L’académie royale de Chirurgie à proposé, pour le prix de l’année 1734, de déterminer quels sont, selon les différens cas, les avantages & les inconvéniens de l’usage des tentes & autres dilatans. Le mémoire qui a été couronné & celui qui a concouru pour le prix, sont imprimés dans le premier tome de l’ouvrage intitulé, recueil des pieces qui ont concouru pour le prix de l’académie royale de Chirurgie. Les inconvéniens des dilatans ne sont point dissimulés ; on dit tout ce qu’il est possible d’imaginer pour les bannir de la pratique. On reconnoît cependant qu’il y a des cas qui exigent qu’on s’en serve, & ces cas sont rangés sous trois classes. La premiere renferme les cas où les dilatans sont utiles avec peu ou point d’inconvéniens. La seconde, qui semble rentrer dans la premiere, comprend les cas où l’utilité qui résulte des dilatans surpasse les inconvéniens annexés à leur usage. La troisieme classe est de ceux où les inconvéniens mêmes des dilatans deviennent nécessaires. Le détail de tous ces points de discussion meneroit trop loin ; nous avons rempli notre tâche, en indiquant les sources où l’on peut prendre les renseignemens les plus étendus sur ces objets. (Y)

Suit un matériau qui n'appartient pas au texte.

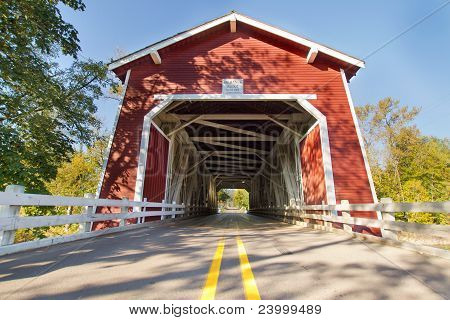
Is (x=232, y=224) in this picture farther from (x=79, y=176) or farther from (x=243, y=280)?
(x=79, y=176)

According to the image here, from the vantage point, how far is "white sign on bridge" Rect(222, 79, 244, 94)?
1087 centimetres

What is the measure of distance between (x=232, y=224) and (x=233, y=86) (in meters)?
6.52

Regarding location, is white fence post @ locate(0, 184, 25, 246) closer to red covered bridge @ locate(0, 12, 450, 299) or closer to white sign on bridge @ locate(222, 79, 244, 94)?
red covered bridge @ locate(0, 12, 450, 299)

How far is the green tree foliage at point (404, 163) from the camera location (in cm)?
2845

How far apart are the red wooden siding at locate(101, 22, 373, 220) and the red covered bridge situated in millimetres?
46

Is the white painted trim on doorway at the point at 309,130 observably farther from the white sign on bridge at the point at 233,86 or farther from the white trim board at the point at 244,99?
the white sign on bridge at the point at 233,86

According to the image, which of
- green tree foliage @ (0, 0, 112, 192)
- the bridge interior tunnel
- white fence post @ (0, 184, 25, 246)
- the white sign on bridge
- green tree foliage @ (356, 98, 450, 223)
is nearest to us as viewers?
white fence post @ (0, 184, 25, 246)

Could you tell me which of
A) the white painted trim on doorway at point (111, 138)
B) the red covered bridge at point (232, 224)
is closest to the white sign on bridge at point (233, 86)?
the red covered bridge at point (232, 224)

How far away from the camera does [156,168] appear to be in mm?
11680

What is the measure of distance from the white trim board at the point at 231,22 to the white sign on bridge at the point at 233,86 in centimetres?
245

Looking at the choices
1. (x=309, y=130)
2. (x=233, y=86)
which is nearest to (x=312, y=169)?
(x=309, y=130)

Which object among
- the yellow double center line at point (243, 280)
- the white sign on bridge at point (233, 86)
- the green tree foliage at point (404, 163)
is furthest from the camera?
the green tree foliage at point (404, 163)

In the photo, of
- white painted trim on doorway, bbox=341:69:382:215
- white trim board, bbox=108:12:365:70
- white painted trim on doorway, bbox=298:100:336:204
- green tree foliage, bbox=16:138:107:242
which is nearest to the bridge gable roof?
white trim board, bbox=108:12:365:70
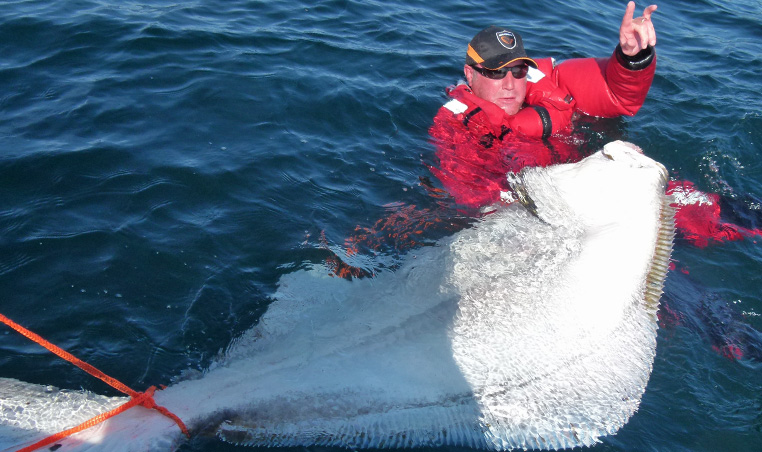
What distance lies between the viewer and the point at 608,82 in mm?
5824

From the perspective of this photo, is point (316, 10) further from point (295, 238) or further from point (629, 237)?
point (629, 237)

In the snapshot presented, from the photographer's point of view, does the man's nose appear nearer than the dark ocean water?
No

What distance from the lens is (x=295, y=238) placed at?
4.55 metres

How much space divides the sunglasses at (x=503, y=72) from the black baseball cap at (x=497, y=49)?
0.11 m

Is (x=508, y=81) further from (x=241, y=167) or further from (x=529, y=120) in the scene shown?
(x=241, y=167)

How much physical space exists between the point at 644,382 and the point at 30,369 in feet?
11.7

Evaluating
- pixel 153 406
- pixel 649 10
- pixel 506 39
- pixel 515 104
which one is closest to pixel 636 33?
pixel 649 10

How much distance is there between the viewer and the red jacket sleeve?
543cm

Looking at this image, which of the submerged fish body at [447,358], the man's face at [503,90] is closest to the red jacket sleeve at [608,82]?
the man's face at [503,90]

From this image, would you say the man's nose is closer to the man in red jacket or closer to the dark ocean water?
the man in red jacket

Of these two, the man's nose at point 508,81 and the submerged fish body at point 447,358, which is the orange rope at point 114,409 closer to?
the submerged fish body at point 447,358

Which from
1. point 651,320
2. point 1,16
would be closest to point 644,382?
point 651,320

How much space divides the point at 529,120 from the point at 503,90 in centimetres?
43

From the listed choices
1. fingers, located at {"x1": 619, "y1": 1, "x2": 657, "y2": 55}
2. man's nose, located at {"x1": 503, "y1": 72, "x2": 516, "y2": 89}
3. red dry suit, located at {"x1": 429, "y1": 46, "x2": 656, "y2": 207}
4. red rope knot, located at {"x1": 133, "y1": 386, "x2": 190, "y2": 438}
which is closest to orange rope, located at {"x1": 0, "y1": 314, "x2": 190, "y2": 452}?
red rope knot, located at {"x1": 133, "y1": 386, "x2": 190, "y2": 438}
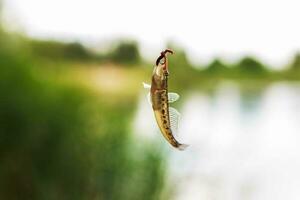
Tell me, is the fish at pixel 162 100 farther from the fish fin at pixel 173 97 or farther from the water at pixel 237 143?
the water at pixel 237 143

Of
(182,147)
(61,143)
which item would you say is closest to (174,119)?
(182,147)

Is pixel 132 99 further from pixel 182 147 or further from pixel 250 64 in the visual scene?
pixel 182 147

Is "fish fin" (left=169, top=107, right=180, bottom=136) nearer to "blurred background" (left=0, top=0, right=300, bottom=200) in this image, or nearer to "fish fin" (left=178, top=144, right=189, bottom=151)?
"fish fin" (left=178, top=144, right=189, bottom=151)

Tente, en terme de Boyaudier, ce sont sept montans percés à jour dans toute leur longueur, dont trois sont plantés à un bout & trois à l’autre, chacun à la distance de deux piés & demi l’un de l’autre, & le septieme au milieu, éloigné de chaque bout d’environ neuf piés. C’est sur cette charpente que l’on étend les boyaux pour les sécher. Les sept montans sont autant de longueurs différentes. Celle qui prend au premier montant à droite, & finit à celui du milieu, s’appelle longueur simple ; a-t-elle passé sur ce dernier, pour aller gagner le premier des trois de l’autre bout, c’est une longueur double ; commence-t-elle au second à droite, & finit-elle à celui du milieu, c’est un travers simple ; de-là passe-t-elle au second de l’autre bout, c’est un trait double. Cette tente est la même chez tous les Boyaudiers, & sert de regle pour les marchands de provinces qui demandent tant de longueurs simples ou doubles, tant de travers, &c. fixent en même tems la grosseur & le prix de la marchandise qu’on leur envoie.

Tentes ou Bas-parcs à trois rangs contigus, sortes de pêcheries. Les Pêcheurs-tendeurs de basse eau de Quineville, dans le ressort de l’amirauté de la Hougue, ont des bas-parcs à trois rangs, tellement contigus & joints les uns aux autres, qu’il est absolument impossible aux poissons de monter à la côte lorsqu’ils sont dans les pêcheries ; ou si la marée est dans le tems des vives eaux, & que les poissons ayent franchi le remier rang des parcs, ils en trouvent un second, & même un troisieme, ensorte que les petits poissons ne peuvent retourner à la mer.

Ces pêcheries sont les véritables bas-parcs ou venets de l’ordonnance ; il ne faut pas appeller bas-parcs seulement ceux qui sont à la basse-eau, & haut-parcs ceux qui sont à la côte, la dénomination de bas-parcs leur convient à tous, car les haut-parcs different des bas-parcs en ce que les filets dont ils sont garnis, ont beaucoup plus de hauteur.